:: Reading text ::
######

Essar Steel v Satish Kumar Gupta: The Commercial Wisdom Doctrine of the Committee of Creditors
How the Supreme Court's 15 November 2019 Essar Steel judgement, (2020) 8 SCC 531, made the Committee of Creditors' commercial wisdom on distribution largely non-justiciable under Sections 30 and 31 IBC.
When the Supreme Court delivered its judgement in Committee of Creditors of Essar Steel India Ltd v Satish Kumar Gupta, reported as (2020) 8 SCC 531 and pronounced on 15 November 2019, it settled the single most contested question of the Insolvency and Bankruptcy Code, 2016: who decides how the money is divided when a defaulting company is rescued, and how far a tribunal may second-guess that decision. The answer, delivered in one of the most consequential insolvency rulings since the Code came into force in 2016, was that the "commercial wisdom" of the Committee of Creditors (CoC) is largely beyond judicial review, and that an appellate tribunal cannot rewrite a distribution to force equal treatment of every class of creditor. This explainer unpacks what the Court held, why it held so, and what the doctrine means today for lenders, operational creditors, and anyone tracking a corporate insolvency.
The Statutory Question
The dispute turned on two provisions of the Insolvency and Bankruptcy Code, 2016 as amended by the Insolvency and Bankruptcy Code (Amendment) Act, 2019: Section 30, which governs how a resolution plan is approved, and Section 31, which governs its confirmation by the Adjudicating Authority. Under Section 30 of the IBC, a resolution plan must secure the approval of the CoC by a vote of not less than 66% of the voting share of financial creditors before it can proceed. Once cleared, Section 31 requires the National Company Law Tribunal (NCLT), sitting as the Adjudicating Authority, to confirm the plan, after which it binds the corporate debtor and all stakeholders.
The precise question in the Essar Steel matter was whether the National Company Law Appellate Tribunal (NCLAT), exercising appellate jurisdiction, could set aside the commercial allocation approved by the CoC and instead direct that financial creditors and operational creditors be paid on a broadly equal footing. The NCLAT had done exactly that, disturbing the distribution embedded in a plan the CoC had approved by the requisite 66% majority. The Supreme Court had to decide, on 15 November 2019, whether that appellate intervention was permissible under the 2019 amendments, or whether it trespassed on a commercial domain the statute reserved to creditors.
The stakes were considerable. Essar Steel India Ltd had entered the corporate insolvency resolution process (CIRP) as one of the largest accounts referred by lenders, and the outcome would set the template for every large resolution that followed. If an appellate tribunal could re-slice the recovery among classes of creditors, the certainty that a 66% CoC vote was meant to deliver under Section 30 would evaporate. The judgement therefore addressed not merely one steel company but the architecture of creditor decision-making across the entire Code, framed squarely by the 2019 amendments.
To understand why the question mattered, it helps to remember the design of the Insolvency and Bankruptcy Code, 2016. The Code replaced a fragmented recovery landscape with a single, time-bound process in which financial creditors, through the CoC, drive the outcome. The 2019 amendments then sharpened that design in response to conflicting tribunal decisions on distribution. When the NCLAT insisted on equal treatment, it effectively read the 66% threshold in Section 30 as advisory rather than decisive. The Supreme Court, hearing the appeal in 2019, had to reconcile the appellate view with Parliament's clarified intent, and its resolution of that tension on 15 November 2019 is what the doctrine of commercial wisdom now stands for.

######

:: Task 1 ::
In the Essar Steel explainer, what minimum share of financial creditors' voting share must approve a resolution plan under Section 30?
:: Task 2 ::
Reproduce the passage of the Essar Steel explainer from "Essar Steel v" up to and including "and 31 IBC.".
:: Task 3 ::
Go on with the Essar Steel explainer, picking up after its final sentence.
The material that comes after this point has no connection to the Essar Steel explainer.

:: Information provided ::
######

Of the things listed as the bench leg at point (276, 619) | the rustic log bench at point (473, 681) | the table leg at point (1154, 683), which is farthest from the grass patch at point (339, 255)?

######

:: Output 1 ::
Not less than 66%.

:: Output 2 ::
Essar Steel v Satish Kumar Gupta: The Commercial Wisdom Doctrine of the Committee of Creditors
How the Supreme Court's 15 November 2019 Essar Steel judgement, (2020) 8 SCC 531, made the Committee of Creditors' commercial wisdom on distribution largely non-justiciable under Sections 30 and 31 IBC.

:: Output 3 ::
What the Court Held
The Supreme Court, in its judgement of 15 November 2019 reported at (2020) 8 SCC 531, held that the commercial wisdom of the Committee of Creditors, expressed through the 66% vote mandated by Section 30 of the IBC, is largely non-justiciable. The Court restored primacy to the creditors' commercial judgement and reversed the appellate direction that had sought to equalise payouts between financial and operational creditors. In doing so, it upheld the constitutional validity of the 2019 amendments to Sections 30 and 31, which had clarified that the CoC is entitled to take a view on the manner of distribution among different classes of creditors.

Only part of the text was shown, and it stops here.